Not even policemen. Dohrn stated clearly that JJ and Terry’s proposed action at Fort Dix represented the very worst kind of politics. It would
have turned millions of Americans against them. There could be no more actions like it. What Dohrn proposed adopting instead, and what Weatherman became, was what might be called the Sam Melville model of underground operations. They would bomb buildings of symbolic importance—courthouses, military bases, police stations—but only after warnings, and only at times when the buildings were likely to be empty. Weatherman had to be more “life affirming,” Dohrn said, more in line with the mass protests breaking out everywhere. Their bombings, she said again and again, must push the mass movement toward renewed militancy. She called the new strategy “armed propaganda.” A writer for the
Berkeley Tribe
called it “responsible terrorism.”

“Weatherman never understood violence, we didn’t,” remembers Cathy Wilkerson. “It was purely an abstraction, until it wasn’t. Then we were like Lady Macbeth. What do you do when you have blood on your hands? For us, we decided to take violence out of the equation.”
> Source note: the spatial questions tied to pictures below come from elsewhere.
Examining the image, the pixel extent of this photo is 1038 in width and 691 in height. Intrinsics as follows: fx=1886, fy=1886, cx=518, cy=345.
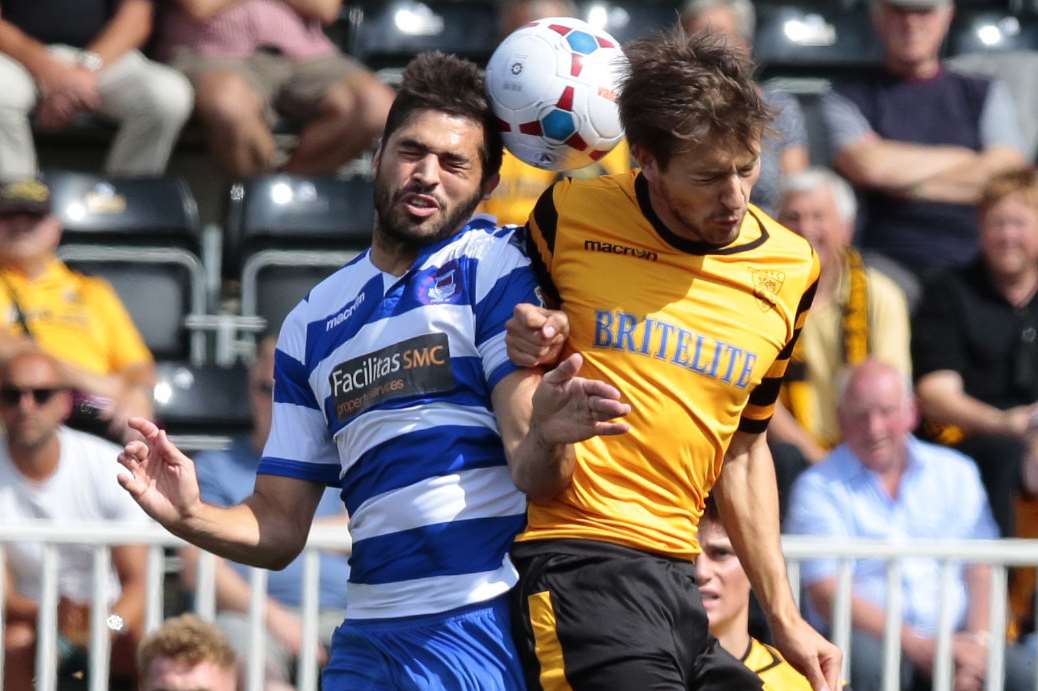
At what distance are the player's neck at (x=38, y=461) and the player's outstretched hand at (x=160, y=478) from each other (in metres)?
2.44

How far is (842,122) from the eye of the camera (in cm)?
865

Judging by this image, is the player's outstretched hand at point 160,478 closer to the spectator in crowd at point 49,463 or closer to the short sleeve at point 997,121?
the spectator in crowd at point 49,463

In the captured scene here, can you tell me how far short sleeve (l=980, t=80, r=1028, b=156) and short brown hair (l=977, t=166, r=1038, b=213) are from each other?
3.77ft

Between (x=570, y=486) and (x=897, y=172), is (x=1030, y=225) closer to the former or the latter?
(x=897, y=172)

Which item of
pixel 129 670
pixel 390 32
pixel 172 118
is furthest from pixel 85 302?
pixel 390 32

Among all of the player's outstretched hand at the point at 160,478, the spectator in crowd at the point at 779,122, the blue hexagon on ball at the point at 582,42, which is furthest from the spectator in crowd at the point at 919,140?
the player's outstretched hand at the point at 160,478

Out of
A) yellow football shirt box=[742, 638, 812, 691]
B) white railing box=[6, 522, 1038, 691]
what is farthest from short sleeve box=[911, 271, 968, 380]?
yellow football shirt box=[742, 638, 812, 691]

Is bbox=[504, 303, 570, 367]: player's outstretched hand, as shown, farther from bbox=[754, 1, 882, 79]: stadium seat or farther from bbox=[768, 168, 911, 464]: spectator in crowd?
bbox=[754, 1, 882, 79]: stadium seat

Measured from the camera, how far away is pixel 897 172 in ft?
28.0

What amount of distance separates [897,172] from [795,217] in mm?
1241

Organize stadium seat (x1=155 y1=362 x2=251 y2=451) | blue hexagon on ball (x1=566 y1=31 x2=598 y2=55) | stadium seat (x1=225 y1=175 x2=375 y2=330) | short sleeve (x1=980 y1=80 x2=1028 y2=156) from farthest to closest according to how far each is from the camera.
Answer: short sleeve (x1=980 y1=80 x2=1028 y2=156) < stadium seat (x1=225 y1=175 x2=375 y2=330) < stadium seat (x1=155 y1=362 x2=251 y2=451) < blue hexagon on ball (x1=566 y1=31 x2=598 y2=55)

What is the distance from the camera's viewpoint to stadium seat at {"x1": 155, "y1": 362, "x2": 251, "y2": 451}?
24.5 ft

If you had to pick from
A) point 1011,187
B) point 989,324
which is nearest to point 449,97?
point 989,324

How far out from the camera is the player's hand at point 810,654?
4242 millimetres
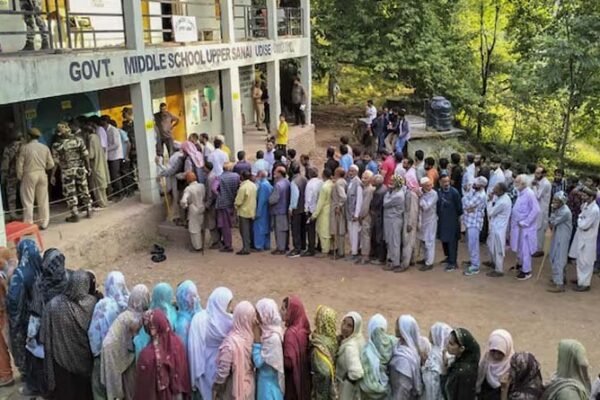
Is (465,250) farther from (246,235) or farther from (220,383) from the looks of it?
(220,383)

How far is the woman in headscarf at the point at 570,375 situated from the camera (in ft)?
13.9

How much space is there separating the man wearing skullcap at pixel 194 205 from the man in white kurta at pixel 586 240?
5967mm

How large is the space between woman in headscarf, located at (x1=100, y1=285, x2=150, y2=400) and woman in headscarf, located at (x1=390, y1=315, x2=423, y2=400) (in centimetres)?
216

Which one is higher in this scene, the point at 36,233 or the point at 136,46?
the point at 136,46

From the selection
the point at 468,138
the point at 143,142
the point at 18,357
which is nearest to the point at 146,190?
the point at 143,142

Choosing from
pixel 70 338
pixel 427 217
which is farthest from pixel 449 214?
pixel 70 338

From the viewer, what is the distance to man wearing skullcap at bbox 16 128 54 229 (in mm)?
9594

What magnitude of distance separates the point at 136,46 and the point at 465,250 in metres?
7.01

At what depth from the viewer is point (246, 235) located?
1089 centimetres

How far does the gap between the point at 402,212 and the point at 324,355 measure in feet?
15.8

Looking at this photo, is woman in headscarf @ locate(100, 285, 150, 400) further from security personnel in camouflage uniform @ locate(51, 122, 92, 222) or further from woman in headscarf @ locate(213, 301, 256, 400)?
security personnel in camouflage uniform @ locate(51, 122, 92, 222)

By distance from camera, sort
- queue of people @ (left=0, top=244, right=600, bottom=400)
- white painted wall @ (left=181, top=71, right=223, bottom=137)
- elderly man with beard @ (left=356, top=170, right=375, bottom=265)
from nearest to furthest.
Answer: queue of people @ (left=0, top=244, right=600, bottom=400) → elderly man with beard @ (left=356, top=170, right=375, bottom=265) → white painted wall @ (left=181, top=71, right=223, bottom=137)

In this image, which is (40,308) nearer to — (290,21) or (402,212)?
(402,212)

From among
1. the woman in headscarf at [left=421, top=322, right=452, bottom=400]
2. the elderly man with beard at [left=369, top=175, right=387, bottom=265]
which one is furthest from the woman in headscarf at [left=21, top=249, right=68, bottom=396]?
the elderly man with beard at [left=369, top=175, right=387, bottom=265]
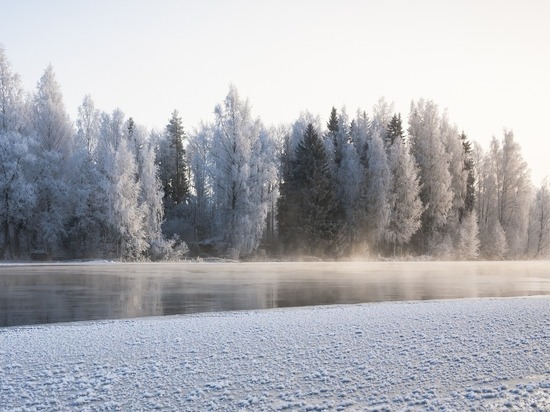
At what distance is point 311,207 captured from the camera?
53.2 meters

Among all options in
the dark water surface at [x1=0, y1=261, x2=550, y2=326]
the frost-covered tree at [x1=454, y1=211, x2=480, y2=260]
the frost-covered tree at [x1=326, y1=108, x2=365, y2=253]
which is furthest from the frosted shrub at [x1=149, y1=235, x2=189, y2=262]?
the frost-covered tree at [x1=454, y1=211, x2=480, y2=260]

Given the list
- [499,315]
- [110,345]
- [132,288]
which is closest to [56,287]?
[132,288]

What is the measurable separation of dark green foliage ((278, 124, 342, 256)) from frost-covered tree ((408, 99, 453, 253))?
10.4m

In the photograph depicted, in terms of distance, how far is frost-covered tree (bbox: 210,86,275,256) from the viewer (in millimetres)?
48375

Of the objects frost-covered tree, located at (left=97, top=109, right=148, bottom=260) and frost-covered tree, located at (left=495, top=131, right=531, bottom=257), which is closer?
frost-covered tree, located at (left=97, top=109, right=148, bottom=260)

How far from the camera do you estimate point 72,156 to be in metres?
47.1

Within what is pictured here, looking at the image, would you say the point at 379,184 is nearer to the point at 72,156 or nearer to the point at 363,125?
the point at 363,125

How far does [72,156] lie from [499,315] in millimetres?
42809

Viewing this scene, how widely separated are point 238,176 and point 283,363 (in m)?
41.9

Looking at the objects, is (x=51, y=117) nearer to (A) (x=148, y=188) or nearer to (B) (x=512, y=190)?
(A) (x=148, y=188)

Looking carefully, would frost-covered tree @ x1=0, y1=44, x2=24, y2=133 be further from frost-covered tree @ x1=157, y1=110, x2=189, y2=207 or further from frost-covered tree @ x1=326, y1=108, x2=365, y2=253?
frost-covered tree @ x1=326, y1=108, x2=365, y2=253

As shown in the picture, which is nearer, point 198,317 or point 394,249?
point 198,317

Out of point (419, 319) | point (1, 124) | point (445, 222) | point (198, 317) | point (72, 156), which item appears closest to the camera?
Answer: point (419, 319)

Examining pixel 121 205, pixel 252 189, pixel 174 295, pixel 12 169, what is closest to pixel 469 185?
pixel 252 189
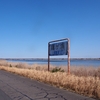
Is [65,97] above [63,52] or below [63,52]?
below

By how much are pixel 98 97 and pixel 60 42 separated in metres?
11.2

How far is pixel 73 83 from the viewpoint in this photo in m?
12.0

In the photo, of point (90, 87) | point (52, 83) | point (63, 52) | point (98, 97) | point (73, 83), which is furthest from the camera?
point (63, 52)

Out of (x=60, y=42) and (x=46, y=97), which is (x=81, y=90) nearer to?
(x=46, y=97)

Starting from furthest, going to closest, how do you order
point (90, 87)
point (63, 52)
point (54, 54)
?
point (54, 54), point (63, 52), point (90, 87)

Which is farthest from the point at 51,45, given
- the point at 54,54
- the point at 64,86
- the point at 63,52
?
the point at 64,86

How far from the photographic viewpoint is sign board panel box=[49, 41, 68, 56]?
18.8 meters

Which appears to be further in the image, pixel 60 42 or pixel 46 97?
pixel 60 42

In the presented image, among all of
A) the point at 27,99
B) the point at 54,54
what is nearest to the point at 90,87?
the point at 27,99

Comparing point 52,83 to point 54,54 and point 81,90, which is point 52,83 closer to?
point 81,90

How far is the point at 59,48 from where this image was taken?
786 inches

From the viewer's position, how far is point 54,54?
2112cm

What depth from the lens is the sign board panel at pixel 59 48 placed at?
18.8 m

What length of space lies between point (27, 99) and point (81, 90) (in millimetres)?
3004
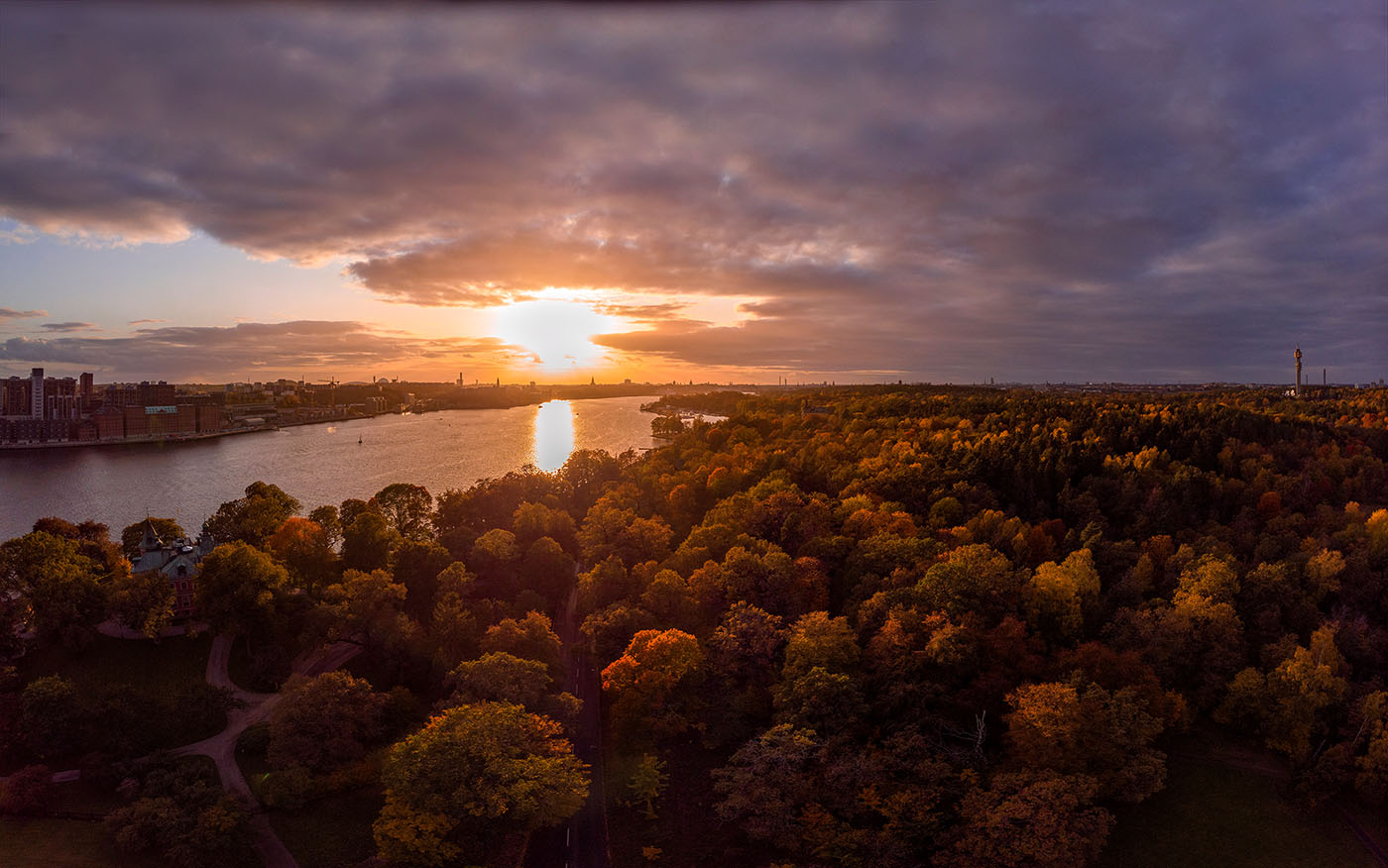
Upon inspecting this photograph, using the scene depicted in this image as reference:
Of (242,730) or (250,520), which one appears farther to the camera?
(250,520)

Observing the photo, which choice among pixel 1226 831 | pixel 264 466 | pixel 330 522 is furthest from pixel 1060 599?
pixel 264 466

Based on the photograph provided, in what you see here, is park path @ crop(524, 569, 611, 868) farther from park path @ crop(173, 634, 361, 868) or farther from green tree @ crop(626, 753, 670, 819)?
park path @ crop(173, 634, 361, 868)

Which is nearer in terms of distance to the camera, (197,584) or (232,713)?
(232,713)

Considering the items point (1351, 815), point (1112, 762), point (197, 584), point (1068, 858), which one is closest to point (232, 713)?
point (197, 584)

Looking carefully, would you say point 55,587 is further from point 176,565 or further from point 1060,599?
point 1060,599

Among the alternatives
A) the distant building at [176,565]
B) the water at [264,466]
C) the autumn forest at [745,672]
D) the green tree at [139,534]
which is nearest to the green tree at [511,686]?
the autumn forest at [745,672]

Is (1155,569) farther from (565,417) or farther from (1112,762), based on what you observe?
(565,417)
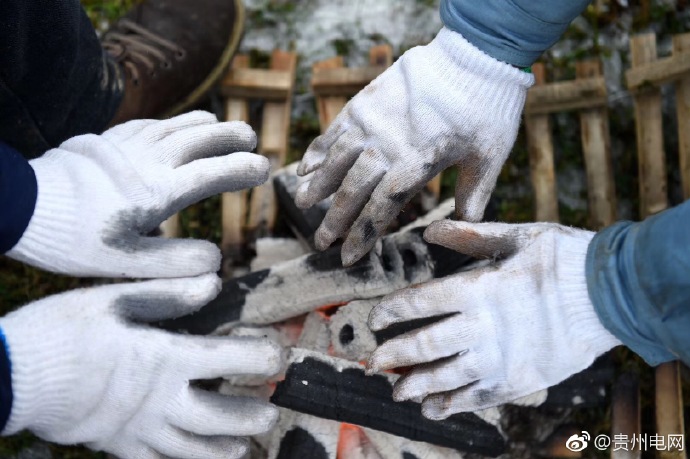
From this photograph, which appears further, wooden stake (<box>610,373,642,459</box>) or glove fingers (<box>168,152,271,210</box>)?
wooden stake (<box>610,373,642,459</box>)

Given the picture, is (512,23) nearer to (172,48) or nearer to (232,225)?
(232,225)

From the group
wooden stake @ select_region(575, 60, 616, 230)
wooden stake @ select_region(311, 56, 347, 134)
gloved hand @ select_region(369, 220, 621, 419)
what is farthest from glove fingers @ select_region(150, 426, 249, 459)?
wooden stake @ select_region(575, 60, 616, 230)

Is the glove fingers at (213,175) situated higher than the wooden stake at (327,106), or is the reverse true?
the glove fingers at (213,175)

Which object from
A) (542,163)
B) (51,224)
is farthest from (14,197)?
(542,163)

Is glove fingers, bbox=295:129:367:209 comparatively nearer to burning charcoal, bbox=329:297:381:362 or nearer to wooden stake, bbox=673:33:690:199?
burning charcoal, bbox=329:297:381:362

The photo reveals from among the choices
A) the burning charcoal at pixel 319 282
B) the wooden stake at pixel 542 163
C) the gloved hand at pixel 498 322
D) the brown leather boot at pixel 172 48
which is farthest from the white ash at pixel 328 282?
the brown leather boot at pixel 172 48

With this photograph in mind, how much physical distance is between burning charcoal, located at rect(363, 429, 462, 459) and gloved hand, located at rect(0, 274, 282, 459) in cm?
35

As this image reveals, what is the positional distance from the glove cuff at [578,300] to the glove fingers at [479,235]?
0.30 feet

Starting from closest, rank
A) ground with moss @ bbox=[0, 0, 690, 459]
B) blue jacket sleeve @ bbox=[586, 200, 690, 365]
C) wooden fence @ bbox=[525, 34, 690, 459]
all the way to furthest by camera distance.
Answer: blue jacket sleeve @ bbox=[586, 200, 690, 365] → wooden fence @ bbox=[525, 34, 690, 459] → ground with moss @ bbox=[0, 0, 690, 459]

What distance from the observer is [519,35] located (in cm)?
140

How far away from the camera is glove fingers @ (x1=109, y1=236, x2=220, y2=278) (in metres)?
1.31

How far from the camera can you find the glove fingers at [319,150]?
150 centimetres

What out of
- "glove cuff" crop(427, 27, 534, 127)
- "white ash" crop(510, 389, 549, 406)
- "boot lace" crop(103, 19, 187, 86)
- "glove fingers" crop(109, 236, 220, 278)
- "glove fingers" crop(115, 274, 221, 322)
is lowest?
"white ash" crop(510, 389, 549, 406)

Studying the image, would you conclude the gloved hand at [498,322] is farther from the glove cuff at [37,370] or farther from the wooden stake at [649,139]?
the wooden stake at [649,139]
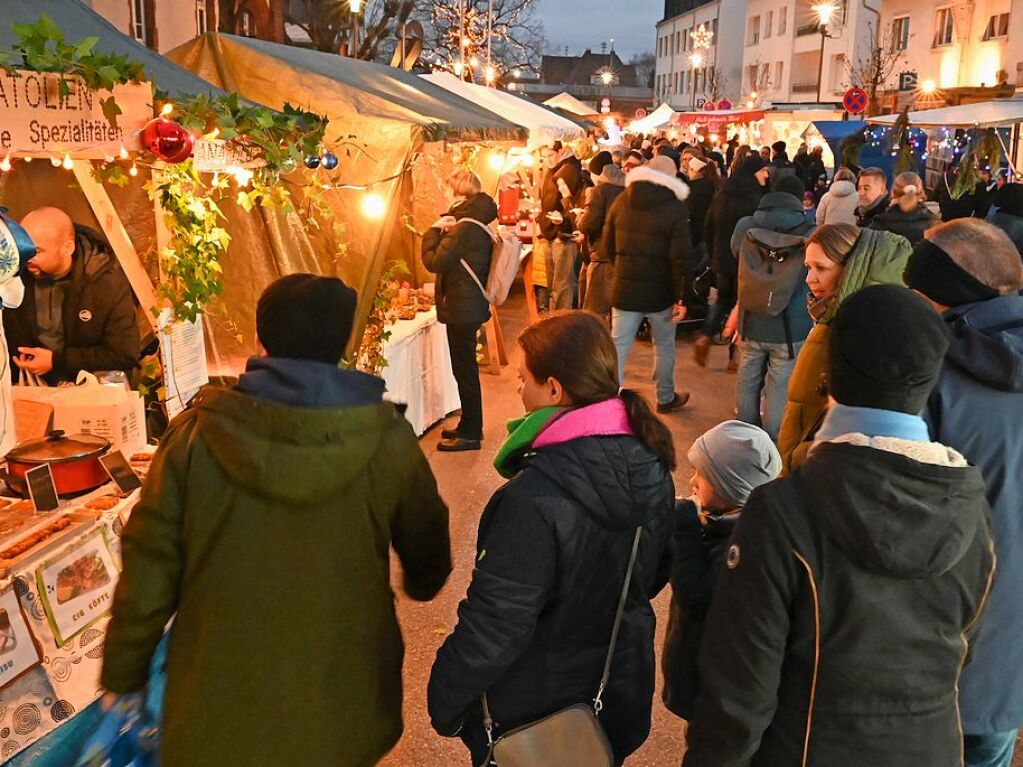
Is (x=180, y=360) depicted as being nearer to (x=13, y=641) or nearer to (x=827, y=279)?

No one but JJ had the will to oppose Dohrn. Dealing with her onetime lover, the young man who had spearheaded the writing of the original Weatherman paper, who had done more than anyone to push them into forming an American guerrilla force, was Dohrn’s final task. On the last day she made the announcement. She had taken JJ aside first, alone, to break the news. As Bill Ayers remembered it, she told JJ, “‘Where we’re going . . . you’re not welcome.’ She said it slowly, formally, representing a consensus, and with that [JJ] was expelled.” Mark Rudd, JJ’s closest friend, was dismissed from the leadership. He would be allowed to stay on as a cadre in the San Francisco tribe.